La privacidad no es lo que era. Los cambios sociales, las redes, el negocio y una idea de seguridad que nos considera peligrosos a todos tienden a hacer visible lo que hasta no hace tanto era parte de la intimidad.
martes 19 de abril de 2016 | 3:35 PM |Por Esteban Magnani. En un programa de televisión de 1968 Andy Warhol lanzó su frase más duradera: “En el futuro, todos serán mundialmente famosos por quince minutos”. Warhol había captado y resumido algo que estaba en el ambiente y otros habían tratado más extensamente como, por ejemplo, Guy Debord en su libro La sociedad del espectáculo, de 1967. La síntesis de Warhol, si bien sólo puede ser válida como metáfora (con la población mundial actual a cada habitante le tocarían quince minutos cada 200 mil años), resultó profética de la era digital por venir. Si antes era necesario acceder a un medio masivo para cumplir con el mandato warholiano, en la actualidad internet ha multiplicado los puntos de emisión, aunque no todos tengan, obviamente, el mismo alcance. Cada vez más personas disputan sus quince minutos de fama a cualquier costo, buscando en su interior aquello que las hace únicas para sacarlo a la luz. Pero no es fácil: por definición, la mayoría de nosotros somos personas promedio y a veces confundimos la originalidad con, simplemente, mostrar un poco más que el promedio, como las modelos que equivocan la exhibición de más piel con la sensualidad. Los prosumidores de internet (productores y consumidores en una sola palabra) procesan y generan ingentes cantidades de información diaria con algunos efímeros picos de rating. Pocos logran despegar, como le ocurrió a Justin Bieber desde los videos caseros que le hacía su mamá, a la fama mundial.
Algunas frases que antes se reservaban a oídos cómplices producen también saltos a la fama que terminan en linchamientos digitales: eso le ocurrió a Justine Sacco, que tuiteó en diciembre de 2013 “Yendo a África. Espero no contagiarme sida. Es un chiste. ¡Soy blanca!”. El tuit se viralizó y, a juzgar por las contestaciones, pocos captaron su ironía. No importaron las aclaraciones: mientras ella volaba hacia el continente negro, en las redes seguían su vuelo a la espera de que aterrizara y viera el brutal ataque al que estaba siendo sometida. Sacco borró su tuit, eliminó su cuenta y hasta desapareció de la web de su trabajo, de donde probablemente haya sido despedida. Como en los linchamientos materiales, los virtuales tampoco admiten un juicio justo. El caso de Sacco es sólo uno de muchos en los que un posteo que intenta ser gracioso en determinado contexto funcionó como un búmeran al volar al ciberespacio.

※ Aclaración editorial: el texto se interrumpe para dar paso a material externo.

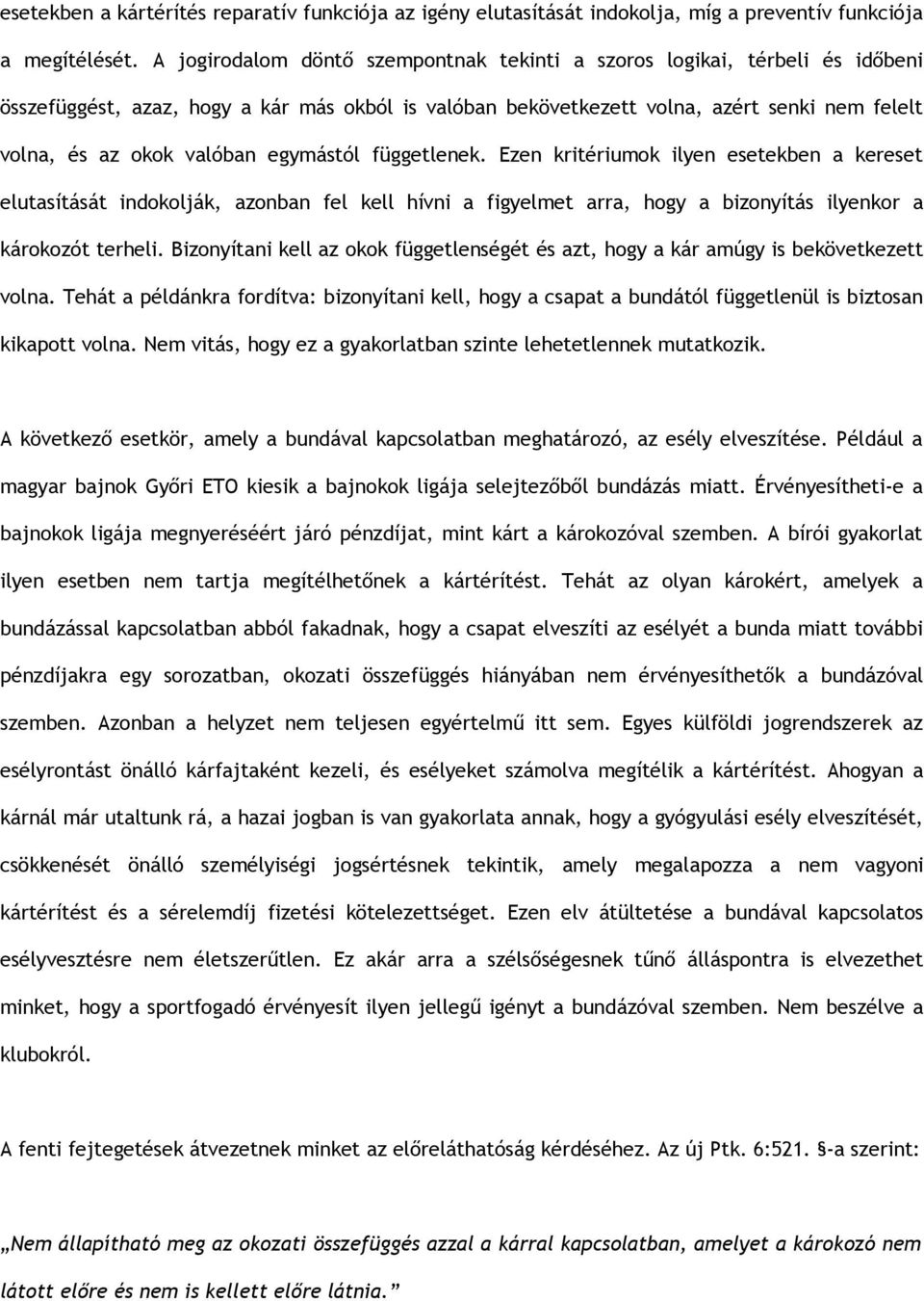 egymástól függetlenek. Ezen kritériumok ilyen esetekben a kereset elutasítását indokolják, azonban fel kell hívni a figyelmet arra, hogy a bizonyítás ilyenkor a károkozót terheli.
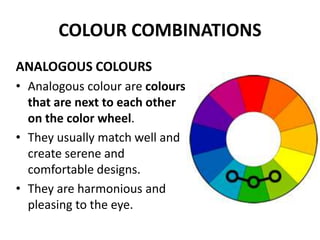 COLOUR COMBINATIONS
ANALOGOUS COLOURS
• Analogous colour are colours
that are next to each other
on the color wheel.
• They usually match well and
create serene and
comfortable designs.
• They are harmonious and
pleasing to the eye.
 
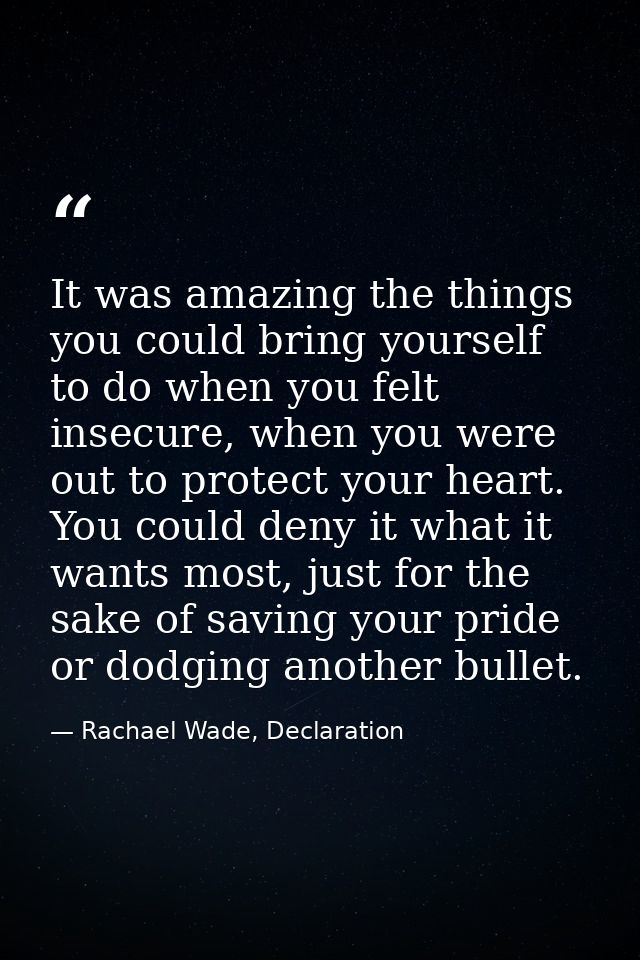 It was amazing the things you could bring yourself to do when you felt insecure, when you were out to protect your heart — Rachael Wade, Declaration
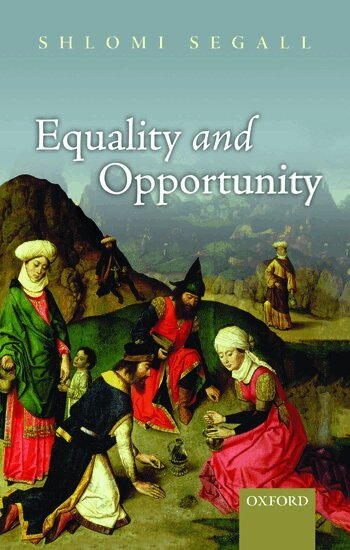 Shlomi Segall - Equality and Opportunity, Häftad. Tillgänglighet: Lägg i varukorg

Todo cambio social significativo requiere un reacomodamiento de las demás piezas que conforman el rompecabezas de las relaciones. Lo que ha ocurrido con la privacidad, cuyas fronteras tienden a desaparecer, es que se ha modificado la forma en la que nos vemos y nos movemos. En el cuento “Melancolía de mujeres analógicas”, de Hernán Casciari, un hombre dice que Facebook le cambió la vida: “–Mirá para afuera –me explica–. Imaginate que todas las mujeres que están pasando ahora por la calle tuvieran un cartel en el culo que dijera ‘estoy en una relación complicada’, o ‘soy soltera’, o ‘solamente busco amistad’, o incluso ‘me interesan los hombres y también las mujeres’…”. Con sólo saber el nombre de alguien podemos buscar su perfil público en la red, conocer sus gustos, su posición política, de qué trabaja, las fiestas a las que asistirá, quiénes son sus amigos y, como en el caso del cuento, juntar varios ases en la manga para seducirlo.
El problema es que esta anécdota graciosa e ingenua tiene una contracara más oscura: lo que antes los servicios de Inteligencia buscaban por la puerta trasera, nosotros ahora lo exhibimos alegremente en delantera y con luces de neón. Es fácil (y aterrador) imaginar lo que podrían haber hecho los aparatos represivos durante la dictadura con esta información otrora arrancada a golpes de picana.